• INSTRUCTION: Copy out exactly every line from the line containing "In terms of camera" until the records below end, inclusive of both boundary lines.

BEGIN DATASET ENTRIES

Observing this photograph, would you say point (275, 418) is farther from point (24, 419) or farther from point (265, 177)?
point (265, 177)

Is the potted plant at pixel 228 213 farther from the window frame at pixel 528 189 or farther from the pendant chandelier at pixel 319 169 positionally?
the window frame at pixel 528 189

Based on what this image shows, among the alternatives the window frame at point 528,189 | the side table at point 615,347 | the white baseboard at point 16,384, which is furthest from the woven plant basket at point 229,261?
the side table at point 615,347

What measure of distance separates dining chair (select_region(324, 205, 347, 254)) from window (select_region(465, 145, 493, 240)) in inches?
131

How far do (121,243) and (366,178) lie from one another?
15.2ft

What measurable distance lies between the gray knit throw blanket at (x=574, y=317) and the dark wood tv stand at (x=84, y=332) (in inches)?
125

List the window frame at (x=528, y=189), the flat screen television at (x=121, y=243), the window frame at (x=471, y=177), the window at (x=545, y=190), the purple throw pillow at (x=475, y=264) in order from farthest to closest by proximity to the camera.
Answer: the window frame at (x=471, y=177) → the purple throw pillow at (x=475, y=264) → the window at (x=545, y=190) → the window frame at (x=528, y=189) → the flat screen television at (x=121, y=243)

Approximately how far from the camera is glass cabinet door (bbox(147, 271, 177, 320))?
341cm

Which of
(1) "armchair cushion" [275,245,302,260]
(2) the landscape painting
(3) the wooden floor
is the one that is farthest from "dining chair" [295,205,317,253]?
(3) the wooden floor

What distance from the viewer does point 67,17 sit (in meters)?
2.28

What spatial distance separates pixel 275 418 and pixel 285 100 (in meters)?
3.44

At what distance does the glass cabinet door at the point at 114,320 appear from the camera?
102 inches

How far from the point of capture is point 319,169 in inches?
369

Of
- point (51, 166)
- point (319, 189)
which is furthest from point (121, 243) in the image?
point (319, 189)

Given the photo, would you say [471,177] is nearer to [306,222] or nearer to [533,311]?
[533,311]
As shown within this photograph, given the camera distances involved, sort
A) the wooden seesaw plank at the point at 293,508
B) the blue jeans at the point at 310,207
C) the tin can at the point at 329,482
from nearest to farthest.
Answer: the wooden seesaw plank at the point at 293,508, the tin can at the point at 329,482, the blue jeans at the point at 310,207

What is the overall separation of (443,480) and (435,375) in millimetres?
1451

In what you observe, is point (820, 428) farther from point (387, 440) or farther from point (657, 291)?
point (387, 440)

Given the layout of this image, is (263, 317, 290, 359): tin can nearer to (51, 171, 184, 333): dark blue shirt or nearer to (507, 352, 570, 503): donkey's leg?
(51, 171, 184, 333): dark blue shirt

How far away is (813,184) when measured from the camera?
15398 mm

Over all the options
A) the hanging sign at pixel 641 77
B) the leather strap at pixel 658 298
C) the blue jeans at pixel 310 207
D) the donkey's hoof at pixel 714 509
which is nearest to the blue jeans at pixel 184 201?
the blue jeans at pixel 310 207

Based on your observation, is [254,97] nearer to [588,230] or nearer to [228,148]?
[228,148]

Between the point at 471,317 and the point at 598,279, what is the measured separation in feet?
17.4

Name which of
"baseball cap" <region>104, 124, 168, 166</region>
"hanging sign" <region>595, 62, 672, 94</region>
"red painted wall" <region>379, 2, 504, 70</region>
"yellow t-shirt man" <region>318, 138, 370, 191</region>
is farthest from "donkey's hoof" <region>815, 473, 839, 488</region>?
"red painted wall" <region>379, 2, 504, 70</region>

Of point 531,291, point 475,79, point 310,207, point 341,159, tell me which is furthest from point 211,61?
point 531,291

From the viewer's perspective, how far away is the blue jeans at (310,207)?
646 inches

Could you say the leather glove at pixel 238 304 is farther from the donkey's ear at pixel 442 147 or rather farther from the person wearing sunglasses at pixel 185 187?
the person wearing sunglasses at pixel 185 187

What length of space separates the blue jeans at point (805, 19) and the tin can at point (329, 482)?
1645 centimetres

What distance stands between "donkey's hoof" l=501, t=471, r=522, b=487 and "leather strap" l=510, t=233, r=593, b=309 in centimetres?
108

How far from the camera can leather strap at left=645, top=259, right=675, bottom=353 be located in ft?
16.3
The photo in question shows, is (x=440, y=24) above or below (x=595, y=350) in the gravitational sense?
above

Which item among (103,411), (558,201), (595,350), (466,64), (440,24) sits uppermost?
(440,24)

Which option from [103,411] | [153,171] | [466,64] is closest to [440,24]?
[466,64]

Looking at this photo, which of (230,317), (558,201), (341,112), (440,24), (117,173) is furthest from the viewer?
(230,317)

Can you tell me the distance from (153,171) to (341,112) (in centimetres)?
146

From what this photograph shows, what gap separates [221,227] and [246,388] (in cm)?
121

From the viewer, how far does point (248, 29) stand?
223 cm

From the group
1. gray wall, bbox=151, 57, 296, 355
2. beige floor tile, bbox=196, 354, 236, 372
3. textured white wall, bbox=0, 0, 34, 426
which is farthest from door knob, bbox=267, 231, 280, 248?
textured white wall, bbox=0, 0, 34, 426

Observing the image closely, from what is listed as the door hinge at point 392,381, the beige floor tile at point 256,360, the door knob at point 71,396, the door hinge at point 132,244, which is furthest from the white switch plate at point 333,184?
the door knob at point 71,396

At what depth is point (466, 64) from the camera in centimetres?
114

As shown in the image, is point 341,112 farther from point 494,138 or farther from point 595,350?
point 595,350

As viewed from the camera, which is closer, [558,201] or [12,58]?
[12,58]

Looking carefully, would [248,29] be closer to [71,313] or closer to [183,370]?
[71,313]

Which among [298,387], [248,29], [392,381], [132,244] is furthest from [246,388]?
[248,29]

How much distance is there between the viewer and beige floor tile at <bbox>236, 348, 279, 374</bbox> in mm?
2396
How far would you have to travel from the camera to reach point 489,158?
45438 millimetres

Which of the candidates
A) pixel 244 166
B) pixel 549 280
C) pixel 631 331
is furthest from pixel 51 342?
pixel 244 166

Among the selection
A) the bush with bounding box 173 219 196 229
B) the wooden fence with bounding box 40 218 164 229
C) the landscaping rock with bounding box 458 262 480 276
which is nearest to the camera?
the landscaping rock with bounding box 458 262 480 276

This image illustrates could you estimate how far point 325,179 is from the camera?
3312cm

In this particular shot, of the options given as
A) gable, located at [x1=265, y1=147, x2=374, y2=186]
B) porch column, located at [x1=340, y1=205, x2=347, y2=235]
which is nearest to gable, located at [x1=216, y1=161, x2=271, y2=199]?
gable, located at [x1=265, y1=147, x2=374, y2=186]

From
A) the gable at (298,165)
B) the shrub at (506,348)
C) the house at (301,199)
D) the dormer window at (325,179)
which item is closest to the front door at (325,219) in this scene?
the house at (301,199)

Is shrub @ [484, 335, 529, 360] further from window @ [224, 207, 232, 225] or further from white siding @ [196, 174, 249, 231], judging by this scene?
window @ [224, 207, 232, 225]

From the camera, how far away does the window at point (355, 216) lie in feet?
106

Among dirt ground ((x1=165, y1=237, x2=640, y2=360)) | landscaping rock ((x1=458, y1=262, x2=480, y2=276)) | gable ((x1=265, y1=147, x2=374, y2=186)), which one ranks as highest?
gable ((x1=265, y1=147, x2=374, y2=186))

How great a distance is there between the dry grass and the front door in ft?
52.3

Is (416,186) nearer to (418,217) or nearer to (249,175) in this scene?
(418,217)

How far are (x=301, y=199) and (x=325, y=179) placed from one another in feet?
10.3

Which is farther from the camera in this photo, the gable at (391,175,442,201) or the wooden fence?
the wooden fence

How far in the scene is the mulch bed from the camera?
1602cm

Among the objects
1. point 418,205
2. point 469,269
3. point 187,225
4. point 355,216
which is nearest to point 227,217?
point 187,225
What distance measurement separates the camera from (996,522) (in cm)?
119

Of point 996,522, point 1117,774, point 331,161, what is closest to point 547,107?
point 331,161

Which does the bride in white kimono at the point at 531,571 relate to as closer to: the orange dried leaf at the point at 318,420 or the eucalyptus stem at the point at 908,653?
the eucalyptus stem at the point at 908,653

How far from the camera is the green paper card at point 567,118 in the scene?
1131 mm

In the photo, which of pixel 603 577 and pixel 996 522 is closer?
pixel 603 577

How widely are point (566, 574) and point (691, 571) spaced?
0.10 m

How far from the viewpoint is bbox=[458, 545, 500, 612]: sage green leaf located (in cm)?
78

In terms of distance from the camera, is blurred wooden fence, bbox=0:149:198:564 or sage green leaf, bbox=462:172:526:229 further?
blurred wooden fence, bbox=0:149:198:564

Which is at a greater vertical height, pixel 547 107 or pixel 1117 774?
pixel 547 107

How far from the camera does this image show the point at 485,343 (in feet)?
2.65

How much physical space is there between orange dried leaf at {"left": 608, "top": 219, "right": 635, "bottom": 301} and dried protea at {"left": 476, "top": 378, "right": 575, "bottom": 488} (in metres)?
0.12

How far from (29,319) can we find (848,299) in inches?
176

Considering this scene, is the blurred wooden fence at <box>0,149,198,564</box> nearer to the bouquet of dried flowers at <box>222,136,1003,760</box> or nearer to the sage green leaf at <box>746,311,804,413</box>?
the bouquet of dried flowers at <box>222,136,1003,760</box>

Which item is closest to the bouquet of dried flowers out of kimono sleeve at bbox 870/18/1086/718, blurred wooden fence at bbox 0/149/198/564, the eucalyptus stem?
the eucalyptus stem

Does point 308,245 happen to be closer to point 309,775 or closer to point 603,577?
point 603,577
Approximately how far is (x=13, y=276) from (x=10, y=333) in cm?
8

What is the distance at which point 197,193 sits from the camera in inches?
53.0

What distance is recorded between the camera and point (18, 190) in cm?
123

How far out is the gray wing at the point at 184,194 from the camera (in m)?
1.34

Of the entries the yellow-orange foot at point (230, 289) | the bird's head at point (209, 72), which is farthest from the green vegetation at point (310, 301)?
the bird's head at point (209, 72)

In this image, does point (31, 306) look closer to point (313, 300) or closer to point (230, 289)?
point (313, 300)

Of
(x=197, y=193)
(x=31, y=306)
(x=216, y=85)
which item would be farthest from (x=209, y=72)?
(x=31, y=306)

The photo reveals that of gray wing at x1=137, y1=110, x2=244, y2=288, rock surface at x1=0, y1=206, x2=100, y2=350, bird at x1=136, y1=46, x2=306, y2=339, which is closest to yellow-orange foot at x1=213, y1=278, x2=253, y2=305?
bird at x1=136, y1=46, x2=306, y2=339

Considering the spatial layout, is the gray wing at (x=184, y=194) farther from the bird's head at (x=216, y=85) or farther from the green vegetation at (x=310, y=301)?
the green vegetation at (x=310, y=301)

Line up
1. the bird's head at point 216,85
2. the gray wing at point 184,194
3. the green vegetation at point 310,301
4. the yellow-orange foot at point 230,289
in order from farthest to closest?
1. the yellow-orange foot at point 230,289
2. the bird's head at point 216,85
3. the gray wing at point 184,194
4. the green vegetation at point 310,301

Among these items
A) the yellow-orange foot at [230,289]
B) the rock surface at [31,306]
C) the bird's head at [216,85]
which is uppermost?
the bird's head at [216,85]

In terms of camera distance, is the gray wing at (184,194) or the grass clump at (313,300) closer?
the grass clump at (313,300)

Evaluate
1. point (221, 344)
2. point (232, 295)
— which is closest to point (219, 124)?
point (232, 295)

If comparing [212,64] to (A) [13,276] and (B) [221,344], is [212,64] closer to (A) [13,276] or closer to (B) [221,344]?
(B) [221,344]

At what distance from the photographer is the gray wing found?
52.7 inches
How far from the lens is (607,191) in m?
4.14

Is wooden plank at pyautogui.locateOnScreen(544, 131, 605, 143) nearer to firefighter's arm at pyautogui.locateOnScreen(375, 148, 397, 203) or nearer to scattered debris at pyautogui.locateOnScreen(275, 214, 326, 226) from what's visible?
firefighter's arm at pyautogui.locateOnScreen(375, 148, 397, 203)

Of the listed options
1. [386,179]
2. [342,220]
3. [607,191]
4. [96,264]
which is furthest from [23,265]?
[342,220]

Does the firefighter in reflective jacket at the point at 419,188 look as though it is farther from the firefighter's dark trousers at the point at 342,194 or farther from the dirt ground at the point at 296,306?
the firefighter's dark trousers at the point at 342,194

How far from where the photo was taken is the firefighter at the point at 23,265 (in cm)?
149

END DATASET ENTRIES

• RESPONSE TO THE TASK:
In terms of camera distance, is the gray wing at (184,194) or the grass clump at (313,300) closer?
the grass clump at (313,300)

Evaluate
1. point (221, 344)
2. point (232, 295)
— which is closest to point (219, 124)?
point (232, 295)

If comparing [212,64] to (A) [13,276] and (B) [221,344], is [212,64] closer to (A) [13,276] or closer to (B) [221,344]?
(B) [221,344]

At what distance from the photographer is the gray wing found?
52.7 inches
How far from the lens is (607,191) in m?
4.14

Is wooden plank at pyautogui.locateOnScreen(544, 131, 605, 143) nearer to firefighter's arm at pyautogui.locateOnScreen(375, 148, 397, 203) or nearer to scattered debris at pyautogui.locateOnScreen(275, 214, 326, 226) from what's visible?
firefighter's arm at pyautogui.locateOnScreen(375, 148, 397, 203)

Of the listed options
1. [386,179]
2. [342,220]
3. [607,191]
4. [96,264]
which is furthest from [23,265]?
[342,220]

Does the firefighter in reflective jacket at the point at 419,188 look as though it is farther from the firefighter's dark trousers at the point at 342,194 or farther from the dirt ground at the point at 296,306?
the firefighter's dark trousers at the point at 342,194

How far from where the photo was taken is the firefighter at the point at 23,265 (in cm)?
149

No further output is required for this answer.